◆ **Problem description**:
Reproduce the rows from their first line up to and including the line with "244L356 337L355 384L374". Leave the pictures out.

[Begin Material]

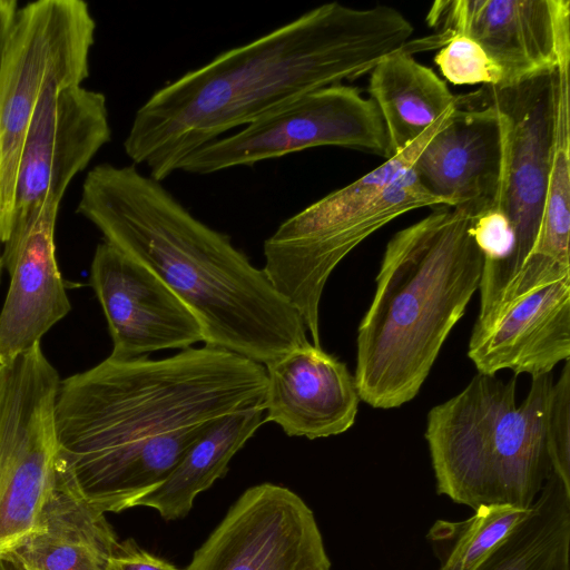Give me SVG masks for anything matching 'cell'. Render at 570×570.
I'll list each match as a JSON object with an SVG mask.
<instances>
[{
  "label": "cell",
  "instance_id": "6da1fadb",
  "mask_svg": "<svg viewBox=\"0 0 570 570\" xmlns=\"http://www.w3.org/2000/svg\"><path fill=\"white\" fill-rule=\"evenodd\" d=\"M265 366L204 344L159 360L108 356L60 380L56 479L102 513L135 508L218 419L263 407Z\"/></svg>",
  "mask_w": 570,
  "mask_h": 570
},
{
  "label": "cell",
  "instance_id": "7a4b0ae2",
  "mask_svg": "<svg viewBox=\"0 0 570 570\" xmlns=\"http://www.w3.org/2000/svg\"><path fill=\"white\" fill-rule=\"evenodd\" d=\"M413 30L389 6L315 7L156 90L136 111L124 150L132 165L163 181L224 132L309 91L370 72L404 48Z\"/></svg>",
  "mask_w": 570,
  "mask_h": 570
},
{
  "label": "cell",
  "instance_id": "3957f363",
  "mask_svg": "<svg viewBox=\"0 0 570 570\" xmlns=\"http://www.w3.org/2000/svg\"><path fill=\"white\" fill-rule=\"evenodd\" d=\"M77 213L188 306L204 344L266 365L311 343L301 315L263 269L135 165L89 170Z\"/></svg>",
  "mask_w": 570,
  "mask_h": 570
},
{
  "label": "cell",
  "instance_id": "277c9868",
  "mask_svg": "<svg viewBox=\"0 0 570 570\" xmlns=\"http://www.w3.org/2000/svg\"><path fill=\"white\" fill-rule=\"evenodd\" d=\"M386 244L356 337L355 384L374 409L413 400L476 289L484 255L465 209L436 206Z\"/></svg>",
  "mask_w": 570,
  "mask_h": 570
},
{
  "label": "cell",
  "instance_id": "5b68a950",
  "mask_svg": "<svg viewBox=\"0 0 570 570\" xmlns=\"http://www.w3.org/2000/svg\"><path fill=\"white\" fill-rule=\"evenodd\" d=\"M553 380L532 377L517 404V376L504 382L478 373L433 406L424 433L438 494L471 508L532 507L552 473L549 412Z\"/></svg>",
  "mask_w": 570,
  "mask_h": 570
},
{
  "label": "cell",
  "instance_id": "8992f818",
  "mask_svg": "<svg viewBox=\"0 0 570 570\" xmlns=\"http://www.w3.org/2000/svg\"><path fill=\"white\" fill-rule=\"evenodd\" d=\"M96 21L81 0L18 8L0 63V242L10 234L17 166L32 112L52 89L89 77Z\"/></svg>",
  "mask_w": 570,
  "mask_h": 570
},
{
  "label": "cell",
  "instance_id": "52a82bcc",
  "mask_svg": "<svg viewBox=\"0 0 570 570\" xmlns=\"http://www.w3.org/2000/svg\"><path fill=\"white\" fill-rule=\"evenodd\" d=\"M556 83L557 68L515 83L481 86L470 92L502 118L504 151L497 207L508 217L513 233L512 246L503 258L484 261L475 327L492 318L539 243L553 157Z\"/></svg>",
  "mask_w": 570,
  "mask_h": 570
},
{
  "label": "cell",
  "instance_id": "ba28073f",
  "mask_svg": "<svg viewBox=\"0 0 570 570\" xmlns=\"http://www.w3.org/2000/svg\"><path fill=\"white\" fill-rule=\"evenodd\" d=\"M454 109L443 114L406 148L291 216L265 239L263 272L285 301L303 307L321 302L334 268L387 224L384 207L374 199L413 167Z\"/></svg>",
  "mask_w": 570,
  "mask_h": 570
},
{
  "label": "cell",
  "instance_id": "9c48e42d",
  "mask_svg": "<svg viewBox=\"0 0 570 570\" xmlns=\"http://www.w3.org/2000/svg\"><path fill=\"white\" fill-rule=\"evenodd\" d=\"M60 376L37 344L4 365L0 396V560L36 527L56 482Z\"/></svg>",
  "mask_w": 570,
  "mask_h": 570
},
{
  "label": "cell",
  "instance_id": "30bf717a",
  "mask_svg": "<svg viewBox=\"0 0 570 570\" xmlns=\"http://www.w3.org/2000/svg\"><path fill=\"white\" fill-rule=\"evenodd\" d=\"M320 146H337L389 158L381 114L371 98L335 83L302 95L187 156L178 170L208 175Z\"/></svg>",
  "mask_w": 570,
  "mask_h": 570
},
{
  "label": "cell",
  "instance_id": "8fae6325",
  "mask_svg": "<svg viewBox=\"0 0 570 570\" xmlns=\"http://www.w3.org/2000/svg\"><path fill=\"white\" fill-rule=\"evenodd\" d=\"M185 570H331L314 512L294 491L246 489Z\"/></svg>",
  "mask_w": 570,
  "mask_h": 570
},
{
  "label": "cell",
  "instance_id": "7c38bea8",
  "mask_svg": "<svg viewBox=\"0 0 570 570\" xmlns=\"http://www.w3.org/2000/svg\"><path fill=\"white\" fill-rule=\"evenodd\" d=\"M110 139L102 92L82 86L46 91L22 141L10 234L33 218L48 199L60 203L70 181Z\"/></svg>",
  "mask_w": 570,
  "mask_h": 570
},
{
  "label": "cell",
  "instance_id": "4fadbf2b",
  "mask_svg": "<svg viewBox=\"0 0 570 570\" xmlns=\"http://www.w3.org/2000/svg\"><path fill=\"white\" fill-rule=\"evenodd\" d=\"M426 21L439 33L422 40L424 50L465 36L500 69L505 86L557 68L570 39V1L438 0Z\"/></svg>",
  "mask_w": 570,
  "mask_h": 570
},
{
  "label": "cell",
  "instance_id": "5bb4252c",
  "mask_svg": "<svg viewBox=\"0 0 570 570\" xmlns=\"http://www.w3.org/2000/svg\"><path fill=\"white\" fill-rule=\"evenodd\" d=\"M89 281L112 341L109 356L129 360L204 343L188 306L146 266L106 242L96 247Z\"/></svg>",
  "mask_w": 570,
  "mask_h": 570
},
{
  "label": "cell",
  "instance_id": "9a60e30c",
  "mask_svg": "<svg viewBox=\"0 0 570 570\" xmlns=\"http://www.w3.org/2000/svg\"><path fill=\"white\" fill-rule=\"evenodd\" d=\"M504 151L503 122L470 94L456 96L445 125L425 145L412 170L442 206L473 217L497 206Z\"/></svg>",
  "mask_w": 570,
  "mask_h": 570
},
{
  "label": "cell",
  "instance_id": "2e32d148",
  "mask_svg": "<svg viewBox=\"0 0 570 570\" xmlns=\"http://www.w3.org/2000/svg\"><path fill=\"white\" fill-rule=\"evenodd\" d=\"M59 205L48 199L2 244L1 263L10 284L0 311V365L12 363L40 344L43 335L71 311L56 257Z\"/></svg>",
  "mask_w": 570,
  "mask_h": 570
},
{
  "label": "cell",
  "instance_id": "e0dca14e",
  "mask_svg": "<svg viewBox=\"0 0 570 570\" xmlns=\"http://www.w3.org/2000/svg\"><path fill=\"white\" fill-rule=\"evenodd\" d=\"M264 422L309 440L346 432L361 401L346 364L312 343L264 365Z\"/></svg>",
  "mask_w": 570,
  "mask_h": 570
},
{
  "label": "cell",
  "instance_id": "ac0fdd59",
  "mask_svg": "<svg viewBox=\"0 0 570 570\" xmlns=\"http://www.w3.org/2000/svg\"><path fill=\"white\" fill-rule=\"evenodd\" d=\"M468 355L478 373L550 374L570 360V277L528 293L485 330L471 332Z\"/></svg>",
  "mask_w": 570,
  "mask_h": 570
},
{
  "label": "cell",
  "instance_id": "d6986e66",
  "mask_svg": "<svg viewBox=\"0 0 570 570\" xmlns=\"http://www.w3.org/2000/svg\"><path fill=\"white\" fill-rule=\"evenodd\" d=\"M118 542L105 513L56 479L36 527L2 561L21 570H105Z\"/></svg>",
  "mask_w": 570,
  "mask_h": 570
},
{
  "label": "cell",
  "instance_id": "ffe728a7",
  "mask_svg": "<svg viewBox=\"0 0 570 570\" xmlns=\"http://www.w3.org/2000/svg\"><path fill=\"white\" fill-rule=\"evenodd\" d=\"M368 73V94L385 126L389 158L456 107L446 82L405 47L384 56Z\"/></svg>",
  "mask_w": 570,
  "mask_h": 570
},
{
  "label": "cell",
  "instance_id": "44dd1931",
  "mask_svg": "<svg viewBox=\"0 0 570 570\" xmlns=\"http://www.w3.org/2000/svg\"><path fill=\"white\" fill-rule=\"evenodd\" d=\"M570 45L557 66L556 128L551 171L537 249L518 275L537 288L570 277Z\"/></svg>",
  "mask_w": 570,
  "mask_h": 570
},
{
  "label": "cell",
  "instance_id": "7402d4cb",
  "mask_svg": "<svg viewBox=\"0 0 570 570\" xmlns=\"http://www.w3.org/2000/svg\"><path fill=\"white\" fill-rule=\"evenodd\" d=\"M264 423L263 407L218 419L189 446L163 483L135 507L151 508L165 520L185 518L196 497L227 473L232 458Z\"/></svg>",
  "mask_w": 570,
  "mask_h": 570
},
{
  "label": "cell",
  "instance_id": "603a6c76",
  "mask_svg": "<svg viewBox=\"0 0 570 570\" xmlns=\"http://www.w3.org/2000/svg\"><path fill=\"white\" fill-rule=\"evenodd\" d=\"M476 570H570V489L554 473L529 517Z\"/></svg>",
  "mask_w": 570,
  "mask_h": 570
},
{
  "label": "cell",
  "instance_id": "cb8c5ba5",
  "mask_svg": "<svg viewBox=\"0 0 570 570\" xmlns=\"http://www.w3.org/2000/svg\"><path fill=\"white\" fill-rule=\"evenodd\" d=\"M532 507L481 505L462 521L438 520L426 539L440 561L439 570H476L524 521Z\"/></svg>",
  "mask_w": 570,
  "mask_h": 570
},
{
  "label": "cell",
  "instance_id": "d4e9b609",
  "mask_svg": "<svg viewBox=\"0 0 570 570\" xmlns=\"http://www.w3.org/2000/svg\"><path fill=\"white\" fill-rule=\"evenodd\" d=\"M434 62L443 77L454 85H502L500 69L474 40L465 36L450 37Z\"/></svg>",
  "mask_w": 570,
  "mask_h": 570
},
{
  "label": "cell",
  "instance_id": "484cf974",
  "mask_svg": "<svg viewBox=\"0 0 570 570\" xmlns=\"http://www.w3.org/2000/svg\"><path fill=\"white\" fill-rule=\"evenodd\" d=\"M549 451L552 473L570 489V360L553 382L549 412Z\"/></svg>",
  "mask_w": 570,
  "mask_h": 570
},
{
  "label": "cell",
  "instance_id": "4316f807",
  "mask_svg": "<svg viewBox=\"0 0 570 570\" xmlns=\"http://www.w3.org/2000/svg\"><path fill=\"white\" fill-rule=\"evenodd\" d=\"M471 233L484 255V261L503 258L513 243L510 222L497 206L474 217Z\"/></svg>",
  "mask_w": 570,
  "mask_h": 570
},
{
  "label": "cell",
  "instance_id": "83f0119b",
  "mask_svg": "<svg viewBox=\"0 0 570 570\" xmlns=\"http://www.w3.org/2000/svg\"><path fill=\"white\" fill-rule=\"evenodd\" d=\"M105 570H185L144 550L135 540L119 541Z\"/></svg>",
  "mask_w": 570,
  "mask_h": 570
},
{
  "label": "cell",
  "instance_id": "f1b7e54d",
  "mask_svg": "<svg viewBox=\"0 0 570 570\" xmlns=\"http://www.w3.org/2000/svg\"><path fill=\"white\" fill-rule=\"evenodd\" d=\"M18 8V2L16 0H0V63L4 45Z\"/></svg>",
  "mask_w": 570,
  "mask_h": 570
},
{
  "label": "cell",
  "instance_id": "f546056e",
  "mask_svg": "<svg viewBox=\"0 0 570 570\" xmlns=\"http://www.w3.org/2000/svg\"><path fill=\"white\" fill-rule=\"evenodd\" d=\"M0 245H1V242H0ZM2 263H1V253H0V282H1V273H2Z\"/></svg>",
  "mask_w": 570,
  "mask_h": 570
}]
</instances>
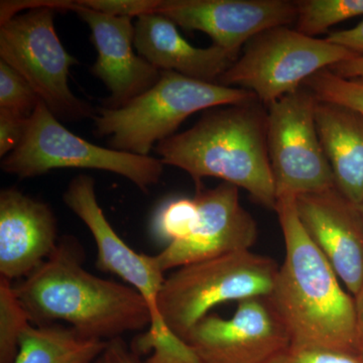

[End Material]

◆ **Exercise output**:
Give me SVG masks for anything matching 'cell'. Render at 570×570.
I'll list each match as a JSON object with an SVG mask.
<instances>
[{
  "label": "cell",
  "instance_id": "6da1fadb",
  "mask_svg": "<svg viewBox=\"0 0 570 570\" xmlns=\"http://www.w3.org/2000/svg\"><path fill=\"white\" fill-rule=\"evenodd\" d=\"M265 366L204 344L159 360L108 356L60 380L56 479L102 513L135 508L218 419L263 407Z\"/></svg>",
  "mask_w": 570,
  "mask_h": 570
},
{
  "label": "cell",
  "instance_id": "7a4b0ae2",
  "mask_svg": "<svg viewBox=\"0 0 570 570\" xmlns=\"http://www.w3.org/2000/svg\"><path fill=\"white\" fill-rule=\"evenodd\" d=\"M413 30L389 6L315 7L156 90L136 111L124 150L132 165L163 181L224 132L309 91L370 72L404 48Z\"/></svg>",
  "mask_w": 570,
  "mask_h": 570
},
{
  "label": "cell",
  "instance_id": "3957f363",
  "mask_svg": "<svg viewBox=\"0 0 570 570\" xmlns=\"http://www.w3.org/2000/svg\"><path fill=\"white\" fill-rule=\"evenodd\" d=\"M77 213L188 306L204 344L266 365L311 343L301 315L263 269L135 165L89 170Z\"/></svg>",
  "mask_w": 570,
  "mask_h": 570
},
{
  "label": "cell",
  "instance_id": "277c9868",
  "mask_svg": "<svg viewBox=\"0 0 570 570\" xmlns=\"http://www.w3.org/2000/svg\"><path fill=\"white\" fill-rule=\"evenodd\" d=\"M386 244L356 337L355 384L374 409L413 400L476 289L484 255L465 209L436 206Z\"/></svg>",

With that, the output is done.